Through all the news-making, fundraising, organizing, and advertising emanating from the first few innings of the 2016 Presidential campaign, you’d think no opportunity to grab votes would be left behind.
Yet I’ve spotted one massive gap.
Millennials, typically described as the generation born between the early 1980s and the early 2000s, will have to make more compromises when it comes to casting their votes than any generation in recent memory. That’s because the field is devoid of their ideal candidate.
To understand why this is so, consider that theirs is a generation at the core of so much disruption. For example:
Their preference for video streaming and a la carte TV watching gave rise to Netflix and cable cord cutting.
They forced the music business to embrace Spotify and iTunes.
Living as I do just outside New York City, I seldom see this cohort standing on a street corner in Manhattan, arm outstretched to hail a yellow cab. Instead, they’re flocking to Uber.
They don’t read newspapers or watch broadcast news as much as their parents. Twitter and Flipboard are rising to take their place.
When they travel, they’re booking their lodging through Airbnb.
Their preference for new ways of thinking extends to social issues.
This Gallup poll from 2014, for example, shows that the rise in public acceptance of gay marriage correlates with the maturation of Millennials as a voting bloc.
They are the most racially-diverse generation in US history.
That leaves both parties with a big problem. In addition to Republicans and Democrats both having bestowed a looming debt bomb to their generation, neither is ready to offer many Millennials a platform suited to their worldview.
Democrats, for example, would seem to be more likely to appeal to a Millennial’s attitudes on social issues, including race, gender and sexuality. On the other hand, on issues such as the social safety net, education, the service economy, and an open internet, Democrats have aligned themselves with entrenched, centralized interests that defy the Millennials’ hunger for innovation.
The Affordable Care Act, for example, puts more power to manage the healthcare economy under federal control, thereby reducing incentives for states and private entities to innovate. Unions representing teachers and public sector employees understandably will resist any change that might result in layoffs, even if reallocating labor would improve education outcomes and government programs in the long run. Democrats offer no modern day vision for reforming two of the largest costs taxpayers bear: Social Security and Medicare, programs developed over 60 years ago.
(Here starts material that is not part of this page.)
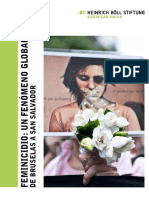feminicidio_bruselas_a_san_salvador.pdf tema mio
Republicans, on the other hand, historically have been friendlier to business and the pursuit of innovation via local governments. Federal welfare reform of the ’90s, for example, was a product of states’ experimentation. On the other hand, their views on gay marriage, affirmative action, and immigration reform has put the GOP on the wrong side of the social issues that matter to many Millennials.
According to the Pew Research Center, the Millennial generation is about as large as Baby Boomers. At some point soon, if not in this presidential cycle, candidates for public office will have to adapt to earn their vote. The ideal candidates likely will embrace experimentation and disruptive innovation to long-standing economic, social, and foreign policy challenges, including poverty, drug abuse, immigration, and defense. In the process, they will break from today’s Democrats. They likely will take more progressive, if not libertarian social views, breaking from today’s Republicans.
Will Democrats or Republicans be the first to blink? If neither one does, look for the rise of a third party to fill the void eventually.